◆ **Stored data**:
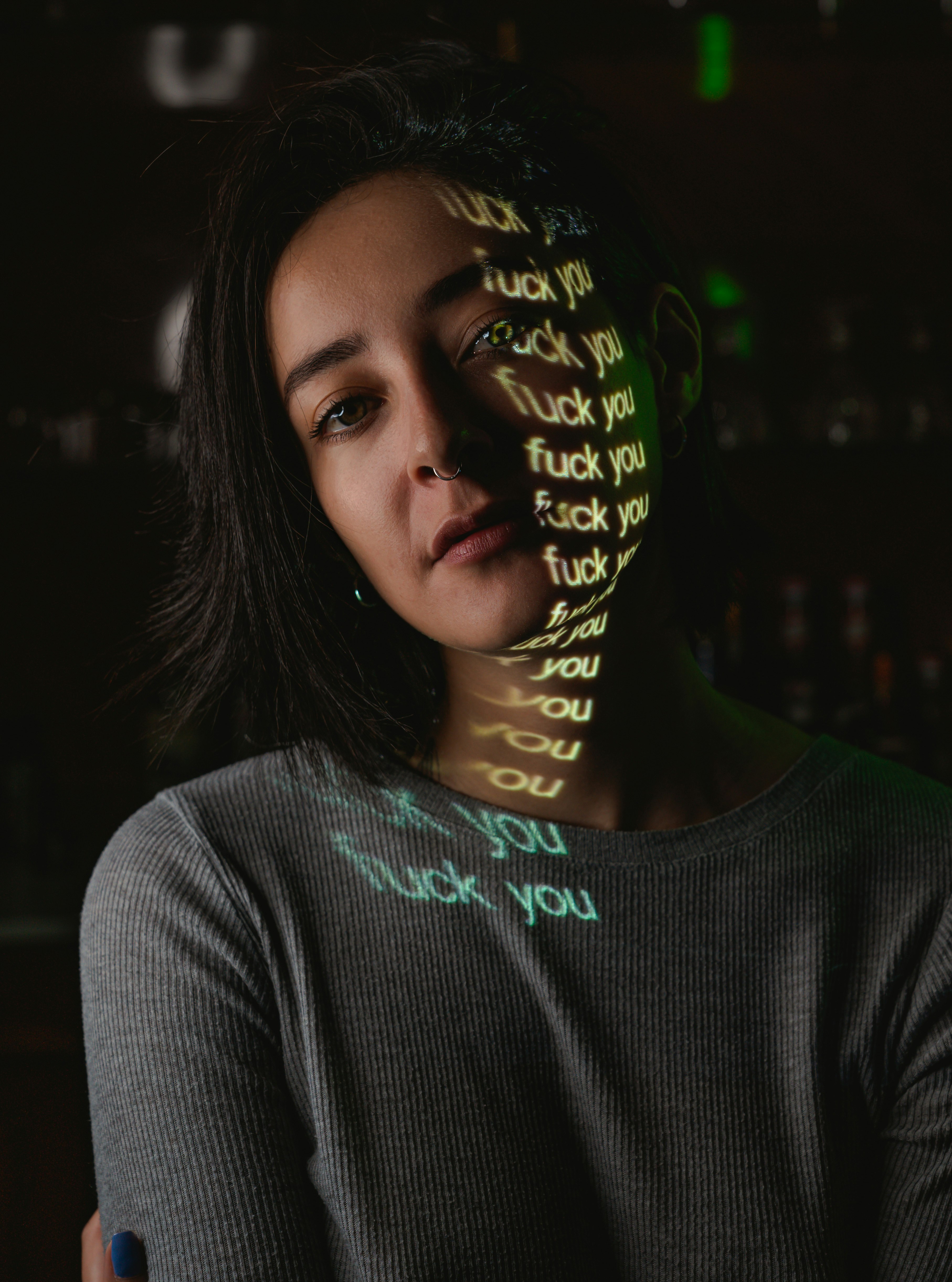 girl posing for portrait with projection of letter on her face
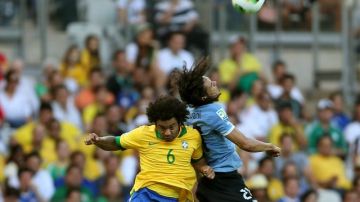 El defensa de la selección de Brasil, Marcelo Vieira (i), salta por el balón con Edinson Cavani, delantero de Uruguay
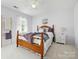 This bright bedroom boasts natural light, complemented by neutral decor, hardwood furniture, and soft textures at 5716 Trimmings Ct, Charlotte, NC 28226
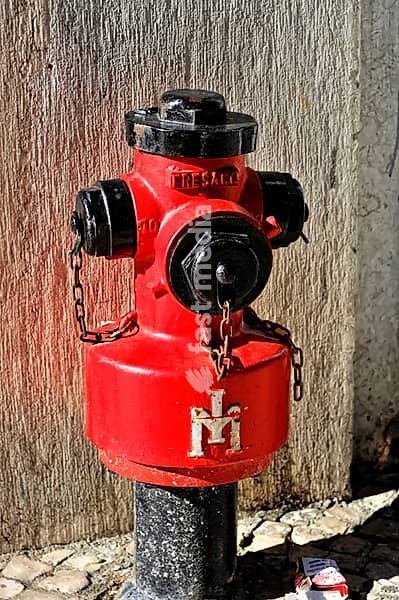 An eye-catching red hydrant on a stone wall in an urban setting, Lisbon, Portugal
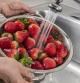 Una mujer lavando fresas bajo el grifo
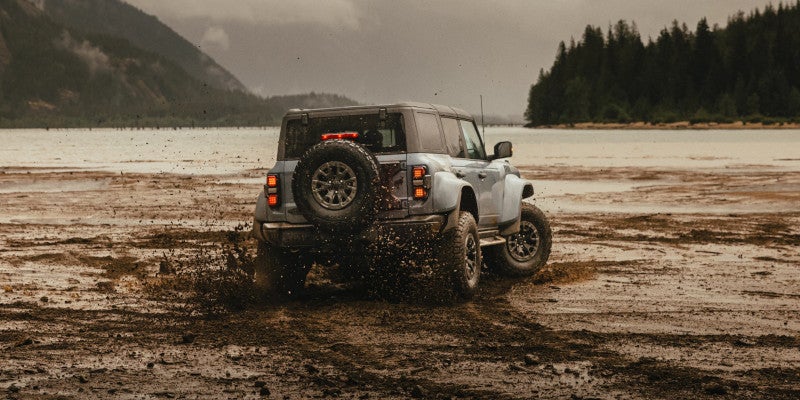 The Ford Bronco on rocky shore with mountains; two smaller Broncos off-roading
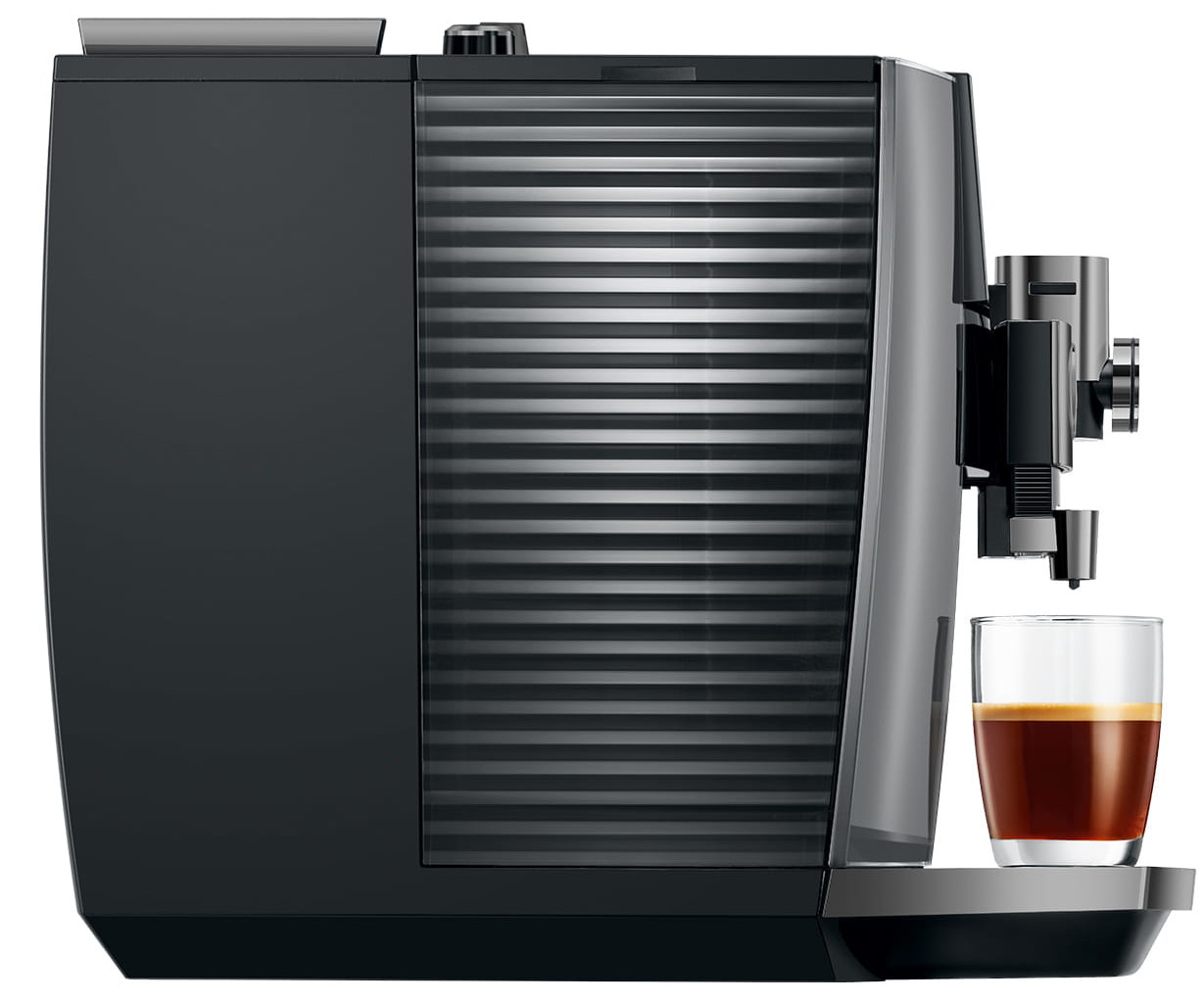 Czarny ekspres do kawy z obok szklanką espresso.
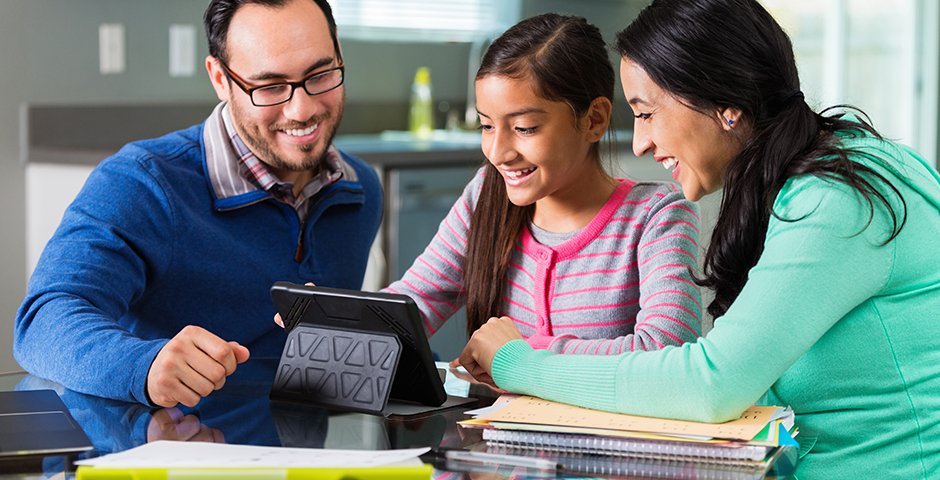 two adults with child using a tablet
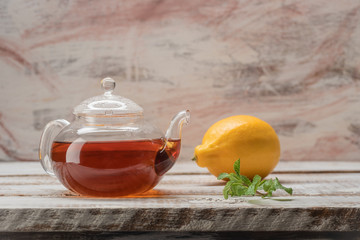 Glass teapot with tea on whitish boards with lemon and a sprig of fresh mint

◆ **WHAT TO WORK ON**: Reproduce every line of text from the entries above without any changes, leaving out the pictures.

◆ **EXERCISE RESPONSE**:
 girl posing for portrait with projection of letter on her face
 El defensa de la selección de Brasil, Marcelo Vieira (i), salta por el balón con Edinson Cavani, delantero de Uruguay
 This bright bedroom boasts natural light, complemented by neutral decor, hardwood furniture, and soft textures at 5716 Trimmings Ct, Charlotte, NC 28226
 An eye-catching red hydrant on a stone wall in an urban setting, Lisbon, Portugal
 Una mujer lavando fresas bajo el grifo
 The Ford Bronco on rocky shore with mountains; two smaller Broncos off-roading
 Czarny ekspres do kawy z obok szklanką espresso.
 two adults with child using a tablet
 Glass teapot with tea on whitish boards with lemon and a sprig of fresh mint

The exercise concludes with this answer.